夕暮れのフクロウ

―――すべての理論は灰色で、生命は緑なす樹。ヘーゲル概念論の研究のために―――(赤尾秀一の研究ブログ)

ヘーゲル『哲学入門』第一章 法 第十二節[所有と譲渡]

2020年07月06日 | ヘーゲル『哲学入門』

§12

Ich kann mich meines Eigentums  entäußern und dasselbe kann durch meinen freien Willen an Andere übergehen.

第12節[所有と譲渡]

私は自分の財産を 譲渡 することができる。そして、私の自由な意志によって私の所有を他人に移動することができる。

Erläuterung.

説明

Meine Kräfte und Geschicklichkeiten (※1)sind zwar mein eigenstes Eigentum, aber sie haben auch eine Äußerlichkeit. Nach der abstrakten Bestimmung sind sie schon insofern äußerlich, als ich sie von mir, dem einfachen Ich, unterscheiden kann. Aber auch an sich sind die Kräfte und Geschicklichkeiten einzelne und beschränkte, die nicht mein Wesen selbst ausmachen. Mein Wesen, das an sich allgemeine, ist von diesen besonderen Bestimmungen unterschieden. Endlich sind sie in ihrem Gebrauch  äußerlich. Eben indem ich sie gebrauche, mache ich sie zu einer äußerlichen Form und das durch sie Hervorge­brachte ist irgend ein äußerliches Dasein.

私の能力と熟練はたしかに私自身に固有の資産であるが、しかしまた、それらは外的な側面ももっている。抽象的な規定からすれば、私はそれらを自分から、単純な自我から区別することができるという点ですでに外的なものである。しかし、能力と熟練はそれ自体において個別的でありかつ限定的なものであって、それらは私の本質そのものを構成するものではない。それ自体において普遍的なものである私の本質は、これらの特殊な規定からは区別される。最後に、それらはその使用に際しても外的である。まさに私がそれらを用いることによって、私はそれらに一つの外的な形式を与え、そして、それらを通して作り出されたものは一個の外に存在する或る物である。

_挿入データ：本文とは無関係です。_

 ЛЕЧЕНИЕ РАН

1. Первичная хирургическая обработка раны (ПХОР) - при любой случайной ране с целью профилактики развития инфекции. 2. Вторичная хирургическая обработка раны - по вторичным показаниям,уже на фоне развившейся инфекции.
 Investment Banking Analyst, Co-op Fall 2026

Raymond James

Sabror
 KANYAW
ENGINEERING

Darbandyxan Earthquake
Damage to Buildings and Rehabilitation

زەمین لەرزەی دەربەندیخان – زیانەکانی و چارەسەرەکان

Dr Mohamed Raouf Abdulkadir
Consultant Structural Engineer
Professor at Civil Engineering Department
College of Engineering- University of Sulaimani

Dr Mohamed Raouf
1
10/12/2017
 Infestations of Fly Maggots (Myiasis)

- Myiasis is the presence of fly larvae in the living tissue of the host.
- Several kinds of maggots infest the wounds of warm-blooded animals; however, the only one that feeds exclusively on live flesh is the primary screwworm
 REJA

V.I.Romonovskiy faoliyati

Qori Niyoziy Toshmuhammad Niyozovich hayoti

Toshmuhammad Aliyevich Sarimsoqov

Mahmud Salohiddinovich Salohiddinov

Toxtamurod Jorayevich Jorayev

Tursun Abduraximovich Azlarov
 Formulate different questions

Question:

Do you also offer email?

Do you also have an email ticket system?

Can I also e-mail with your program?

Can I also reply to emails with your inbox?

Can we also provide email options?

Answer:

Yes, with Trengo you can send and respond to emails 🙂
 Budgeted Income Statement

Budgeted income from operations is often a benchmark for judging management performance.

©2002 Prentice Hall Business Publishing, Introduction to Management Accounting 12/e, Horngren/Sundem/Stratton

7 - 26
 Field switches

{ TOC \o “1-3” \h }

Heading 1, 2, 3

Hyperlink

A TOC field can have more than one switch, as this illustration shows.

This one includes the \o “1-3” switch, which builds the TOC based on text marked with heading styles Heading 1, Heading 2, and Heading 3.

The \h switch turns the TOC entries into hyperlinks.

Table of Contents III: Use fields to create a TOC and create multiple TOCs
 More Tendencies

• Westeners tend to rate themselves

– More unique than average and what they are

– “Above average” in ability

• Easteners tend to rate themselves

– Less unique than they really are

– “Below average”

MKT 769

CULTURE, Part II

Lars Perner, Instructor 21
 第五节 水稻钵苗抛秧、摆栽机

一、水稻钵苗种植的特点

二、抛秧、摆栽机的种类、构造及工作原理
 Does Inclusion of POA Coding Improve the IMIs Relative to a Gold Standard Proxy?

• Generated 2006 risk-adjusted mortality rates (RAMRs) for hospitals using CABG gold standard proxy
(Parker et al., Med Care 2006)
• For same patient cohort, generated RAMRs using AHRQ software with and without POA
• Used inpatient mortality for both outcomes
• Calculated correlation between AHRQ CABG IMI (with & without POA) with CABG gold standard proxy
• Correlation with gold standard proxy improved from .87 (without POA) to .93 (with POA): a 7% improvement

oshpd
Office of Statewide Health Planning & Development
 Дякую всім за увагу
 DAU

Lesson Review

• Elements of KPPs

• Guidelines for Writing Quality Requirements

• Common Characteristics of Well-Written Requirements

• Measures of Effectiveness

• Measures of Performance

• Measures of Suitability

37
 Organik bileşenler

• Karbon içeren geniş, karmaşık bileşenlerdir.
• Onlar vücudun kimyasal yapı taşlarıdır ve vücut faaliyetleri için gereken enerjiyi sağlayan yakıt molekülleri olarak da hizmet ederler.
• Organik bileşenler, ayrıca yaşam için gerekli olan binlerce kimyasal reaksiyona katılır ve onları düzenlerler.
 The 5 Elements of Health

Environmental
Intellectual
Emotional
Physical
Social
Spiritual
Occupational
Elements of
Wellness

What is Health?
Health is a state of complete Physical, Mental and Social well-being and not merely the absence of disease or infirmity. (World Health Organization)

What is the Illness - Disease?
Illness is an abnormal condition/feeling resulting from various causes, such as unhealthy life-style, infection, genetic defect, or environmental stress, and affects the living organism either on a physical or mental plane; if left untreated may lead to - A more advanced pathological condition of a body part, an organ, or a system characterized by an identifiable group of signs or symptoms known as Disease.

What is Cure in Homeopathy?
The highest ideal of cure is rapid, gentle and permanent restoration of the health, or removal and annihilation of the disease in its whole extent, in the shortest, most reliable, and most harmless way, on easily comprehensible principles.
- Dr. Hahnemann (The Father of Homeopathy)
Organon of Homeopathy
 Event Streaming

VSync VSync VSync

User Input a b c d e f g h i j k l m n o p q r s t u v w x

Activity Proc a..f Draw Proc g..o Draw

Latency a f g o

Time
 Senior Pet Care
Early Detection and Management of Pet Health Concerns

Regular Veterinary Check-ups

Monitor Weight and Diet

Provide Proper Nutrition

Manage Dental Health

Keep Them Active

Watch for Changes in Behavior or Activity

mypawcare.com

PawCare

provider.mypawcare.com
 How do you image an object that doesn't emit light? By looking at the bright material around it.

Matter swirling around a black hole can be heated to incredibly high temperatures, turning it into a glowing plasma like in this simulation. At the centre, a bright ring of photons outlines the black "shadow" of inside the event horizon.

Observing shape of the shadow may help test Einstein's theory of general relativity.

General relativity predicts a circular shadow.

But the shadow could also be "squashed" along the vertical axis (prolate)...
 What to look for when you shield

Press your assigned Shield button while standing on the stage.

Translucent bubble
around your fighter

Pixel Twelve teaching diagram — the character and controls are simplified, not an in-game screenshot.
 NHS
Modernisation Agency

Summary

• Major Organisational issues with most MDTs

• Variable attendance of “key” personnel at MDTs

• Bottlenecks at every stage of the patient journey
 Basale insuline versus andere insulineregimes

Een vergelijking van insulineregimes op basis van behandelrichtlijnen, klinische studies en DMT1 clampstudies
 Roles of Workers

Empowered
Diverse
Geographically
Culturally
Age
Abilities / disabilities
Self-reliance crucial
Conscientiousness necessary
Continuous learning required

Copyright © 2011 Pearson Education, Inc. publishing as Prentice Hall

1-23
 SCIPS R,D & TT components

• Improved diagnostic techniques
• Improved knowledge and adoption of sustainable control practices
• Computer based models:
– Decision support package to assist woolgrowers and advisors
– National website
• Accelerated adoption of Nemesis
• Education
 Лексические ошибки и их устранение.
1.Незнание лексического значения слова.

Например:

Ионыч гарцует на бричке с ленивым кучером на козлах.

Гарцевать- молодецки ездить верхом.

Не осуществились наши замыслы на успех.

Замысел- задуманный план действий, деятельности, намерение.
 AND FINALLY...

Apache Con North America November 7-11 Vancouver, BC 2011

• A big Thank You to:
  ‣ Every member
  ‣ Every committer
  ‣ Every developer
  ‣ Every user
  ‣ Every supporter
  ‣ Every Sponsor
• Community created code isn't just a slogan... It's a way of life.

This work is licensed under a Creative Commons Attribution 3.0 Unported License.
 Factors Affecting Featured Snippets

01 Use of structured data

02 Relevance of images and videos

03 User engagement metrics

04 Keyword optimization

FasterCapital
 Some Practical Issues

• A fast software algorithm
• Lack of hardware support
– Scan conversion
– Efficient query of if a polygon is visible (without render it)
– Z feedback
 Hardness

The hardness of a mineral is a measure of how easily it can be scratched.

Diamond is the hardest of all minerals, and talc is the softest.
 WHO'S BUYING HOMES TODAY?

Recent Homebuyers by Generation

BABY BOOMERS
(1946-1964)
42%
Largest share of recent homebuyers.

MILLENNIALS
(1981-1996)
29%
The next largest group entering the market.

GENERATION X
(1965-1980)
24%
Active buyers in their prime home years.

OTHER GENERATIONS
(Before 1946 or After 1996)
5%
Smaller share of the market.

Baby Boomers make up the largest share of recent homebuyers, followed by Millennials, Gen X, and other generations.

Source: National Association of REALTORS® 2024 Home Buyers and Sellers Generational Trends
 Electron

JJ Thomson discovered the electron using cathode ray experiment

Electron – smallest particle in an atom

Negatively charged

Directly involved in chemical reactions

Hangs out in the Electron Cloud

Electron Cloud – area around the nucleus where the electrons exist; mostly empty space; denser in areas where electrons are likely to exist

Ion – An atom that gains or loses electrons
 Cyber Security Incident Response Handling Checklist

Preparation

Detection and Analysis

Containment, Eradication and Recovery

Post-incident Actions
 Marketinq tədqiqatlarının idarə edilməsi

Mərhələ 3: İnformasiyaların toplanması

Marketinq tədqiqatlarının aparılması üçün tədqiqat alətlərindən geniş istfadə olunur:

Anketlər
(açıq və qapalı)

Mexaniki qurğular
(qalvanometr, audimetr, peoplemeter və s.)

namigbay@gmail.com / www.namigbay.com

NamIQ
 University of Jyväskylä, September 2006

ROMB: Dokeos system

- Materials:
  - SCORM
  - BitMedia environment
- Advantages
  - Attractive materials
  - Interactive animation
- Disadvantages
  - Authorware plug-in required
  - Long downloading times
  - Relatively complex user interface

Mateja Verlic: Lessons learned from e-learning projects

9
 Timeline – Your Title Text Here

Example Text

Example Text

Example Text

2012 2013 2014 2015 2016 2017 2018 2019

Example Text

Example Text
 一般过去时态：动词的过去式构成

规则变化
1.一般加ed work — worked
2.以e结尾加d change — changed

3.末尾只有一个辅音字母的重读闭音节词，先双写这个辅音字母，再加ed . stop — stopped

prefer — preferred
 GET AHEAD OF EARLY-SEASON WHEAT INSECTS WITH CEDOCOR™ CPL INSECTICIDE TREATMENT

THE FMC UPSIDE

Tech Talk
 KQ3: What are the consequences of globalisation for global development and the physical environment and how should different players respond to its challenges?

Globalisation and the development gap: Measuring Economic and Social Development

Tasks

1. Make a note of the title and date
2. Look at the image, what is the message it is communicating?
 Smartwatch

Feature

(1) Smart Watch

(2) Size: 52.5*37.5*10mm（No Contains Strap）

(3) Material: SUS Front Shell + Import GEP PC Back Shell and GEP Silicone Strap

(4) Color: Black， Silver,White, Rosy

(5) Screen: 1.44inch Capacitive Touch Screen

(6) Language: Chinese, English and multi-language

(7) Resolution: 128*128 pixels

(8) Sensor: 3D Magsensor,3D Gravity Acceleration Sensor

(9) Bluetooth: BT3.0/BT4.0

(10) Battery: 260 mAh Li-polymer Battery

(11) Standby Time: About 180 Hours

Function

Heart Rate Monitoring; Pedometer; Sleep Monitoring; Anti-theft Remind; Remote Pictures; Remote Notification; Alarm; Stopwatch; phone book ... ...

Im Gebrauch liegt nicht die Kraft als solche, sondern sie erhält sich, ungeachtet sie sich geäußert und diese ihre Äußerung zu einem von ihr ver­schiedenen Dasein gemacht hat. Diese Äußerung der Kraft ist auch insofern etwas Äußerliches, als sie etwas Beschränktes und Endliches ist. — Insofern etwas mein Eigentum ist, habe ich es zwar mit meinem Willen verbunden, aber diese Verbin­dung ist keine absolute. Denn wäre sie eine solche, so müsste mein Wille seinem Wesen nach in dieser Sache liegen. Sondern ich habe meinen Willen hier nur zu etwas Besonderem gemacht und kann, weil er frei ist, diese Besonderheit wieder aufheben.(※2)

能力それ自体はその使用のうちに存在しているのではない。むしろ能力は自己を外化し、そして、むしろこれらの外化したものを自らとは区別される定在へと作り上げるにもかかわらず、能力は自己を保存している。能力のこの外化は、また、外的な或る物であるという点においては、限界のあるものであり有限のものである。⎯  或る物が私の資産であるかぎりは、たしかに私はそれを私の意志と結びつけてはいるが、しかし、この結合は絶対的なものではない。それがもし絶対的なものであるなら、私の意志はその本質からもこの事物のうちに存在していなければならないことになる。ところがそうではなくて、ここでは私は私の意志をたんに特殊な或る物へと作り上げるにすぎず、そして、私は自由であるから、この特殊性をふたたび止揚することができるのである。


(※1)
Meine Kräfte und Geschicklichkeiten「私の能力と熟練」
人間の能力や熟練は、人間の本質から、すなわち、その人格から切り離されて、外部に特殊な生産物としてそのうちに保存され、また、それは彼の人格とは無関係に他者に譲渡することも可能である。これらは経済学的な概念として、労働と労働力として捉えなおすこともできる。労働は能力や熟練の使用という外的な形式の側面であり、労働力は外的な生産物のうちに保存されている人間の能力や熟練である。

(※2)
この節における人間の能力や熟練についてのヘーゲルの考察は、マルクスの『資本論』などにおいて受け継がれて、さらに具体的に詳細に分析されている。マルクスは人間の労働と労働力の相違を詳細に分析して、商品交換における「使用価値」と「交換価値」の違いとして定式化した。